A carbon tax on investment income could be more fair and make it less profitable to pollute – a new analysis shows why — The Conversation #ActOnClimate

Investor pressure could drive down greenhouse gas emissions. Tippapatt/iStock/Getty Images Plus

Jared Starr, UMass Amherst

About 10 years ago, a very thick book written by a French economist became a surprising bestseller. It was called “Capital in the 21st Century.” In it, Thomas Piketty traces the history of income and wealth inequality over the past couple of hundred years.

The book’s insights struck a chord with people who felt a growing sense of economic inequality but didn’t have the data to back it up. I was one of them. It made me wonder, how much carbon pollution is being generated to create wealth for a small group of extremely rich households? Two kids, 10 years and a Ph.D. later, I finally have some answers.

In a new study, colleagues and I investigated U.S. households’ personal responsibility for greenhouse gas emissions from 1990 to 2019. We previously studied emissions tied to consumption – the stuff people buy. This time, we looked at emissions used in generating people’s incomes, including investment income.

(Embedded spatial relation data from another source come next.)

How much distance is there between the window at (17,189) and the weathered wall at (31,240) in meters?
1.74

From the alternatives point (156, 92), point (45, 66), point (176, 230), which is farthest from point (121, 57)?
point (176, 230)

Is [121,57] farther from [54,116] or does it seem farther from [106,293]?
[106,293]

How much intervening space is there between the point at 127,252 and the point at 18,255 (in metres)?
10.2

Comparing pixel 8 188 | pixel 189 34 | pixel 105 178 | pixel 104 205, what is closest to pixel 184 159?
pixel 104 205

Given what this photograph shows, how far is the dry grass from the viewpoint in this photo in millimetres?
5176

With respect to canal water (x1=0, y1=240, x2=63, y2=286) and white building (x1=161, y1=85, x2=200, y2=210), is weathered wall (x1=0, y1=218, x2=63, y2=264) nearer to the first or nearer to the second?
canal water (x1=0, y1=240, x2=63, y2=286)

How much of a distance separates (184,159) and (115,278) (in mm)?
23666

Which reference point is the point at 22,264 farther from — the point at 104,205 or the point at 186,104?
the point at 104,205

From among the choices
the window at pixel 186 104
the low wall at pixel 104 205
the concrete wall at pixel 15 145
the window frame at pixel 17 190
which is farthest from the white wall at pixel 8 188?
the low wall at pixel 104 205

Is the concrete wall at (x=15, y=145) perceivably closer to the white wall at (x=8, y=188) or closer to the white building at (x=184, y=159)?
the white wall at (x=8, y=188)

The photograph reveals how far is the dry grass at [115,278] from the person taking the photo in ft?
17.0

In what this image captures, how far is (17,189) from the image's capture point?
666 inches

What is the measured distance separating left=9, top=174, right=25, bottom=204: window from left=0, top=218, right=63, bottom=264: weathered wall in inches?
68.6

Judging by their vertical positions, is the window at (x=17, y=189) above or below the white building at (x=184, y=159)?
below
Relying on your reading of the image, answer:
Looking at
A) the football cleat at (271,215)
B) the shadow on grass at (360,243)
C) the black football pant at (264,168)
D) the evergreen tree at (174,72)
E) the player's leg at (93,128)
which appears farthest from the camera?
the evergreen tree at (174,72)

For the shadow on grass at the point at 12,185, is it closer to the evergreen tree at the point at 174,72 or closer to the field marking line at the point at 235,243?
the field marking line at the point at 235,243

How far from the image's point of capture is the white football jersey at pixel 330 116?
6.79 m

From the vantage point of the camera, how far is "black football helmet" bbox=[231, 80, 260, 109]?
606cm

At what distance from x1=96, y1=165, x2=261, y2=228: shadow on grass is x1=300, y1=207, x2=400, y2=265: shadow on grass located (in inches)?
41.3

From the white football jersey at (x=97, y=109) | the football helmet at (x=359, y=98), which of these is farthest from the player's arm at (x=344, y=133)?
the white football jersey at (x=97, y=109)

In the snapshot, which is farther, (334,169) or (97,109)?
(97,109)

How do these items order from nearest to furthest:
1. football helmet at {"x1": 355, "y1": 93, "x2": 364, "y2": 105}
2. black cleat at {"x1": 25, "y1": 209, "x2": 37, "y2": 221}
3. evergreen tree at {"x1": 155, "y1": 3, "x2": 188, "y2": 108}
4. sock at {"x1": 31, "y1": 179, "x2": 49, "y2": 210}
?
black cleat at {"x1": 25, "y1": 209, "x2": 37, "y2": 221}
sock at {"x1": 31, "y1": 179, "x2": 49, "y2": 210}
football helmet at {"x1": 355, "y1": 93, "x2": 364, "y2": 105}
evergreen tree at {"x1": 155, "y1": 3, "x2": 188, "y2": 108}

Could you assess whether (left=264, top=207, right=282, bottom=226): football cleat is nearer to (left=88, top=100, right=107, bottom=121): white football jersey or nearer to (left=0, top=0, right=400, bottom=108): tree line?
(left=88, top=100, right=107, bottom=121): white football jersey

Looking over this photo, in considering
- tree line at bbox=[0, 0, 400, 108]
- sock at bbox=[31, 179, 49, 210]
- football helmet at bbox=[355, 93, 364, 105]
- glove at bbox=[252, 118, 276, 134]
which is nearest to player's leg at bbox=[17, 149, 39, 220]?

If you’ve ever thought about how oil company CEOs and shareholders get rich at the expense of the climate, then you’ve been thinking in an “income-responsibility” way.

While it may seem intuitive that those getting rich from fossil fuels bear responsibility for the emissions, very little research has been done to quantify this. Recent efforts have started to look at emissions related to household wages in France, global consumption and investments of different income groups and billionaires’ investments. But no one has analyzed households across a whole country based on the emissions used to generate their full range of income, including wages, investments and retirement income, until now.

We linked a global data set of financial transactions and emissions to microdata from the U.S. Census Bureau and Bureau of Labor Statistics’ monthly labor force survey, which includes respondents’ job, demographics and income from 35 categories, including wages and investments. People’s wages we connected to the emission intensity of the industries that employ them, and we based the emissions intensity of investment income on a portfolio that mirrors the overall economy.

The results of our analysis were eye-opening, and they could have profound implications for producing more effective and fair climate policies in the future.